Short / Long Term Weights
Short term and long term weights is a way of making sure the creature's knowledge isn't thrown away without sufficient evidence. It's not short and long term memory really, more of a way of coping with actions with are temporarily not viable (e.g. you're waiting for apples to fall off a tree before you can reach them). Essentially, a disappointment stim sends punishment in (implemented as described above).

The essence of the C3 navigation system is extra drives which represent wanting to go in a particular direction, up, down, in etc. These are set high by the engine when trying to navigate a norn along a smell gradient.

The navigational drives are:
- Need to Go Down
- Need to Go Up
- Need to Go In
- Need to Go Out
The advantage of mapping these onto regular drives is that the brain can then learn things like "push lift reduces need to go down" or "pull lift reduces need to go up". In fact, in C3 these were all specified as instincts, turned on when the creature reached its "child" life-stage.

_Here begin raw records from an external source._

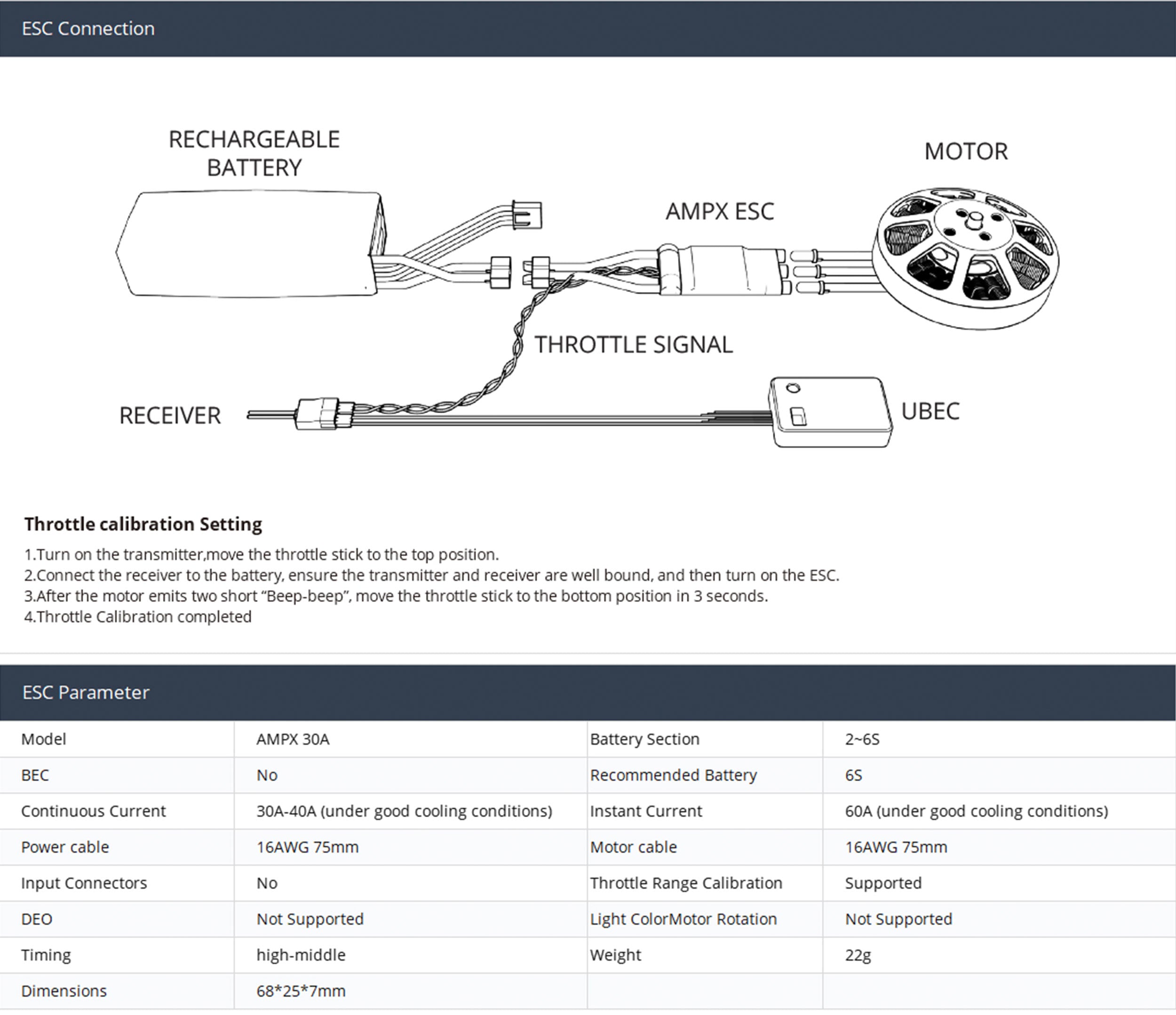 ESC Connection

RECHARGEABLE BATTERY

MOTOR

AMPX ESC

THROTTLE SIGNAL

RECEIVER

UBEC

Throttle calibration Setting

1.Turn on the transmitter,move the throttle stick to the top position.
2.Connect the receiver to the battery, ensure the transmitter and receiver are well bound, and then turn on the ESC.
3.After the motor emits two short “Beep-beep”, move the throttle stick to the bottom position in 3 seconds.
4.Throttle Calibration completed

ESC Parameter

| Model | AMPX 30A | Battery Section | 2~6S |
|---|---|---|---|
| BEC | No | Recommended Battery | 6S |
| Continuous Current | 30A-40A (under good cooling conditions) | Instant Current | 60A (under good cooling conditions) |
| Power cable | 16AWG 75mm | Motor cable | 16AWG 75mm |
| Input Connectors | No | Throttle Range Calibration | Supported |
| DEO | Not Supported | Light ColorMotor Rotation | Not Supported |
| Timing | high-middle | Weight | 22g |
| Dimensions | 68*25*7mm | | |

There were two other navigation style drives: Homesickness and Need to Wait. Homesickness smell was emitted by the creatures home and so provided an easy way to navigate back there. Need to Wait was set high after calling a lift or pressing a door to make the creature stay still (and stop repeating calling the lift or pressing the door) until the lift appeared or the door sucked the creature through respectively.

Reactive Planning
The only other thing to mention is the "half-strength instinct trick". This is a kind of reactive planning type thing: you want action A followed by action B to occur where A results in the appearance of a new object, O, say which B acts on. An example: A is push cheese machine (producing O, the cheese) and B is eat cheese.

Another example: A is push call button (producing O, the lift) and B is push lift. Anyway, the trick is to have a half-strength instinct for A and a full strength one for B: at the start the object for B doesn't exist so A is invoked (push cheese machine) producing the object in question (the cheese) which allows the stronger instinct for B to overwhelm A and do B (eat the cheese).